How can models that are selling poorly or that have poor initial quality attain decent, even high scores for their launch/re-launch? Drilling down, J.D. Power's VLI scores include turn rate, vehicle revenue, dealer gross profit, incentive spend, credit quality, residual value, customer appeal and initial quality.
J.D. Power's famous Initial Quality Survey (IQS) combines two totally different elements: design quality and mechanical quality. As a result, the line between them is muddled. In fact, it's still not entirely clear what a particular IQS score represents.
With the VLI, J.D. Power has taken this lack of clarity to a whole new level. Where the IQS has two subscores, the VLI has [at least] eight. So when looking at any particular score, it's impossible to say what it represents. The Ford Flex and VW Routan did well at . . . some things. The Audi A4 blew it with . . . maybe the same things. Maybe something else. Who knows?
These model subscores aren't the only part of the VLI that J.D. Power's keeping from public scrunity. The actual formula has also been kept under wraps. Nothing is said about how the variables and weights in this secret formula were determined-except that the formula followed from carefully analyzing more than 90 vehicle launches.
Without knowing this formula, it's far from clear how much weight each factor receives. Judging from the scores, initial quality doesn't carry much weight. Nor does how close a model comes to achieving its sales targets. Maybe all eight-plus factors are equally weighted, such that none of them carries much weight by itself?

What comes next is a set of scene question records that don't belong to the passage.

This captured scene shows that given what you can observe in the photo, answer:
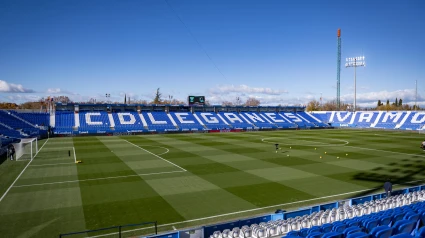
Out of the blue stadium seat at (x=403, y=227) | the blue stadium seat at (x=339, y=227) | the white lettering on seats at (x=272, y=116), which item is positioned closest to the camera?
the blue stadium seat at (x=403, y=227)

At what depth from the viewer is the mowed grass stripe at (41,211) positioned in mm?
13062

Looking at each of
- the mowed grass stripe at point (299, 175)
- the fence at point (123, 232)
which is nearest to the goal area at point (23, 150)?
the fence at point (123, 232)

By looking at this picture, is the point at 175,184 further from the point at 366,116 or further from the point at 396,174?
the point at 366,116

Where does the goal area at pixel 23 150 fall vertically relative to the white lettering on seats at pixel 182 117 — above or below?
below

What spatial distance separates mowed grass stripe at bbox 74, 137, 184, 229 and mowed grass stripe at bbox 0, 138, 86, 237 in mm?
632

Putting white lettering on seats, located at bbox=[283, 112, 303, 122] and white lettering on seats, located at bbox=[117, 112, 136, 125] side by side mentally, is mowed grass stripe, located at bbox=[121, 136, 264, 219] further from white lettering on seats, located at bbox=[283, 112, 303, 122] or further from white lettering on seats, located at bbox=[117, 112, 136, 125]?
white lettering on seats, located at bbox=[283, 112, 303, 122]

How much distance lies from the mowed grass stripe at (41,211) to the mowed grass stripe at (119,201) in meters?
0.63

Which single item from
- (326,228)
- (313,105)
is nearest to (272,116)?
(326,228)

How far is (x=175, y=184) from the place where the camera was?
20.6 meters

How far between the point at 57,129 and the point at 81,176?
1579 inches

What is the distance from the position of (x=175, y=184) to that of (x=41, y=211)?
8.61 m

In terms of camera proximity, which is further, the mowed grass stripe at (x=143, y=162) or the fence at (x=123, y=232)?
the mowed grass stripe at (x=143, y=162)

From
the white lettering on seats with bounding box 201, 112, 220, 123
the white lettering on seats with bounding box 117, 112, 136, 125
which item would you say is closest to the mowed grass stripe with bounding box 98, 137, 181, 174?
the white lettering on seats with bounding box 117, 112, 136, 125

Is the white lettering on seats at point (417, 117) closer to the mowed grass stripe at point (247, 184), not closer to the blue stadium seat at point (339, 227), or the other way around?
the mowed grass stripe at point (247, 184)
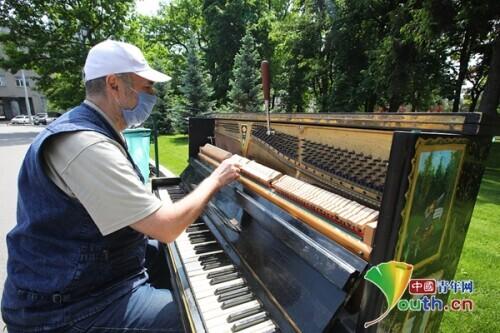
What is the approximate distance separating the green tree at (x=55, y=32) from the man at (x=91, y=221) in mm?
23155

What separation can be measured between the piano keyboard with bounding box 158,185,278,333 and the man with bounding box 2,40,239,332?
24cm

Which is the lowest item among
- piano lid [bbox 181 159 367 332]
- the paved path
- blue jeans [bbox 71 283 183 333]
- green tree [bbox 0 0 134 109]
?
the paved path

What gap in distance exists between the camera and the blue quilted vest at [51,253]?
1.49 metres

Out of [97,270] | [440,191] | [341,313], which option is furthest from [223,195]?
[440,191]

One thing is clear: the VLI isn't evaluating launches from a car buyer's perspective.
Car buyers, who've learned to be wary of buying a new model in its first year, are focused on their need for information on a vehicle's initial reliability. Appeal they can judge with their own eyes. They couldn't care less about dealer profitability and inventory turns (whatever that is). Car buyers' needs would be much better served by a metric that focuses on initial reliability, and that provides this information as quickly as possible. [Fair disclosure: Mr. Karesh's TrueDelta offers a Car Reliability Survey offers that information.]
Of course, it should come as no surprise that a J.D. Power-crafted metric would focus on the manufacturer's needs. J.D. Power earns its millions by serving manufacturers, not by serving car buyers. Their M.O.: persuade manufacturers that they need a high score based on a proprietary formula, then sell them the data and consulting services that will help them boost their scores.
In the official press release, J.D. Power offers some tips to its corporate benfactors gratis: set realistic prices, set realistic sales targets, style the vehicle well, and achieve high initial quality. (Notable by their absence: advertising and PR.) Of course, everyone in the biz already knows this much; much as everyone knows that the way to lose weight is to eat less and exercise more. The hard part isn't knowing what should be done, but doing it.
Meanwhile, J.D. gets another service to sell to the biz, while auto industry execs get more hardware for their ego shelf and another bullet point for their resume. Well good for them. But the VLI's yet another example of car biz navel gazing, a metric that marginalizes a central, well-established fact: the customer comes first.